The colt was bred by Ecurie Normadie Pur Sang and is the third foal out of Chica Loca, a Listed-placed daughter of American Post.
“I knew he would make a lot of money but I didn’t think it would be quite that much,” said Murray-Hayden as the fantastic sale was still sinking in. “When I saw this colt last year he had an outstanding walk and was just a real athlete. He was a very good-looking colt and still quite raw, so I knew I could improve him.”
All the work with the colt was done by Murray-Hayden, who has no staff on her 35-acre farm where she has ten stables.
A member of the first Irish Pony Eventing team, which came fourth in the European Championships, she worked for Coolmore, Godolphin in both Ireland and Dubai, and Segenhoe Stud in Australia before she joined the late Brian Grassick when he purchased Newtown Stud in the late 1990s.
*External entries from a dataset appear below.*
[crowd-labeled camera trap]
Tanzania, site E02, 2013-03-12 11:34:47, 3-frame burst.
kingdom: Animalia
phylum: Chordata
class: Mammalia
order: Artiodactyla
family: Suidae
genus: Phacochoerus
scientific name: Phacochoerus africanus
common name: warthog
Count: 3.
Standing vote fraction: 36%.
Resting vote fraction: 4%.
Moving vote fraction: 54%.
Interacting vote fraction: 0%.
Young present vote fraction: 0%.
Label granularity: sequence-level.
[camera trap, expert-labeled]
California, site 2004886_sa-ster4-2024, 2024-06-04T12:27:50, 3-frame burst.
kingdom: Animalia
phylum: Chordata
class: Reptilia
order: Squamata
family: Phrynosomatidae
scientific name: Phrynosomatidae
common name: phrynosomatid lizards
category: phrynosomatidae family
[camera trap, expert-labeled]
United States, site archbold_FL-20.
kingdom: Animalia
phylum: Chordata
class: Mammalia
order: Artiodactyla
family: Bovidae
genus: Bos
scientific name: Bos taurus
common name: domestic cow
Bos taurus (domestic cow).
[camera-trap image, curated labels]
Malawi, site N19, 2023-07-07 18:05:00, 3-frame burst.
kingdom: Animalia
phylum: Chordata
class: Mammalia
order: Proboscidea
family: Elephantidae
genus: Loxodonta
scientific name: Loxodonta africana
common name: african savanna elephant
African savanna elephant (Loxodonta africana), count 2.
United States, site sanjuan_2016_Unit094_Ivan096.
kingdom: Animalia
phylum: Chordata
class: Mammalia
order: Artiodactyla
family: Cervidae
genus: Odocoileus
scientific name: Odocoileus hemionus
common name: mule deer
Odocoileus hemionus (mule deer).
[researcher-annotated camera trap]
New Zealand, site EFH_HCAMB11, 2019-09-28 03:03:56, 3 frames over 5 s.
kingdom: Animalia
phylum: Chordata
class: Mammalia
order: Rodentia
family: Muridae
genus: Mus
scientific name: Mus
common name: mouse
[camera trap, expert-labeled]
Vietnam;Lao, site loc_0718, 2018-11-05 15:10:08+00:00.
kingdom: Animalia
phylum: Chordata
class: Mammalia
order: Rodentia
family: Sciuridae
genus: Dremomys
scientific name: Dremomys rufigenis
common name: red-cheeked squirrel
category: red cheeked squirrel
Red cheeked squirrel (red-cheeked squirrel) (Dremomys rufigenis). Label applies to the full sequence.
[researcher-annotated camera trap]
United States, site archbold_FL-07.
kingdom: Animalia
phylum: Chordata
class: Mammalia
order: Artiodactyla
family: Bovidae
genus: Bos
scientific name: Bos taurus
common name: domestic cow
The sale wasn’t the first big result Murray-Hayden has enjoyed in the pinhooking business; with the late Grassick she bought and sold Approve, and since establishing Gormanstown Stud she purchased Sir Prancealot for €52,000 as a foal and sold the future Tally-Ho Stud sire for €142,000 at the 2011 Orby Sale.
Cheltenham winner Black Hercules is another star who spent some of his formative years at Gormanstown Stud, which is located near the Aga Khan’s Gilltown Stud outside Kilcullen in County Kildare.
“I only had two National Hunt horses and Black Hercules was one. They weren’t intended to be National Hunt horses as I'm a one-woman operation, but they turned out that way,” she smiles.
Murray-Hayden's farm is split evenly between thoroughbreds and eventers, usually five of each, and as an adult she competed at three-star level internationally and was the first reserve for the Irish team at the 2002 World Equestrian games. Last year she qualified for the World Breeders’ Federation Sport Horses seven-year-old championship with her horse Caesar’s Gold.
“I usually buy one or two thoroughbred foals a year," he says. "Last year it was just one, and I bring on young horses up to two star competition in eventing and sell them on.
"In January I sold Caesar’s Gold and with my five-year-old eventer came fifth in the Young Event Horse Championship at the Dublin Horse Show in August so it’s been a very lucky, brilliant year."